Mimir Distributors Timing Out with 500 Errors, Despite Scaling #7517

GreyLilac09 · 2024-03-01T17:11:20Z

GreyLilac09
Mar 1, 2024

We are running the mimir-distributed chart. Once the # of ingested samples/sec surpasses a certain level, the number of 500 errors from the distributor components increases, no matter how much we try to scale the number of distributors and ingesters.

Specifically, these 500 errors seem to be coming ContextDeadlineExceeded errors from the distributor component in attempting to connect to the ingesters.

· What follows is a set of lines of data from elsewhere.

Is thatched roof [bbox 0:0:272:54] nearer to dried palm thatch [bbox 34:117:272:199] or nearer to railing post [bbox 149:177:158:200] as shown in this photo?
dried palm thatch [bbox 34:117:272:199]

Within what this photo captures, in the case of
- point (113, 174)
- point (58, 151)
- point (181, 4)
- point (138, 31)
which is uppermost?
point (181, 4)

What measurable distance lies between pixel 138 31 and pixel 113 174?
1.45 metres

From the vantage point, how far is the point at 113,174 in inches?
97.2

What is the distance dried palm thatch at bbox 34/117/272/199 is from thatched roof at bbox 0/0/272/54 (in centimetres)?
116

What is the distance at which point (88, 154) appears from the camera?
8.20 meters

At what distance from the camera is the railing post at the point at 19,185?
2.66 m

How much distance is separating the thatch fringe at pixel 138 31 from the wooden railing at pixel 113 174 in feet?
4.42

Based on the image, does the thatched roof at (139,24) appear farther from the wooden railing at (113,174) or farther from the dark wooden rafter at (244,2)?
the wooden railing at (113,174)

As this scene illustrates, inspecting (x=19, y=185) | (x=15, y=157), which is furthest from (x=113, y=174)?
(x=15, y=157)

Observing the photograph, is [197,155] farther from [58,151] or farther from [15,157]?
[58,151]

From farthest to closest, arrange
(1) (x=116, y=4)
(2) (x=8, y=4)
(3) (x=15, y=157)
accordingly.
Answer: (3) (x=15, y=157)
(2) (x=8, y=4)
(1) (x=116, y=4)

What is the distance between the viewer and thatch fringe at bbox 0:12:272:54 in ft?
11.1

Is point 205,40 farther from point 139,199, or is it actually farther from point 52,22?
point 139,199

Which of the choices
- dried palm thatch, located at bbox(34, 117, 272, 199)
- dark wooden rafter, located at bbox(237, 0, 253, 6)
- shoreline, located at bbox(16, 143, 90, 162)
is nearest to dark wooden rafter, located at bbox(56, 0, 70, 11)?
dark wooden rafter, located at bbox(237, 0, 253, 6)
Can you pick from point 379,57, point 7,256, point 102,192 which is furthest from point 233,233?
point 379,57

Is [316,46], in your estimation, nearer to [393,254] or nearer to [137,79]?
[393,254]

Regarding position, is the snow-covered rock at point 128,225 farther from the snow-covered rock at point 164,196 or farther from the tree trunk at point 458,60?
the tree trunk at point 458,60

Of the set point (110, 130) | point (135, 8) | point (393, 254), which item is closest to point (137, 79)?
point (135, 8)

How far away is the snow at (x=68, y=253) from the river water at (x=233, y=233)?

All the 500 errors seem to be the same:

ts=2024-03-01T17:02:06.833122331Z caller=logging.go:86 level=warn traceID=... msg="POST /api/v1/push (500) 2.013987101s Response: \"failed pushing to ingester: rpc error: code = DeadlineExceeded desc = context deadline exceeded\\n\" ws: false; Accept-Encoding: identity; Content-Encoding: snappy; Content-Length: 558457; ... X-Forwarded-Port: 443; X-Forwarded-Proto: https; X-Forwarded-Scheme: https; X-Prometheus-Remote-Write-Version: 0.1.0; ... X-Request-Id: 68522a3a2faa964e4130ae779d0fc049; X-Scheme: https; "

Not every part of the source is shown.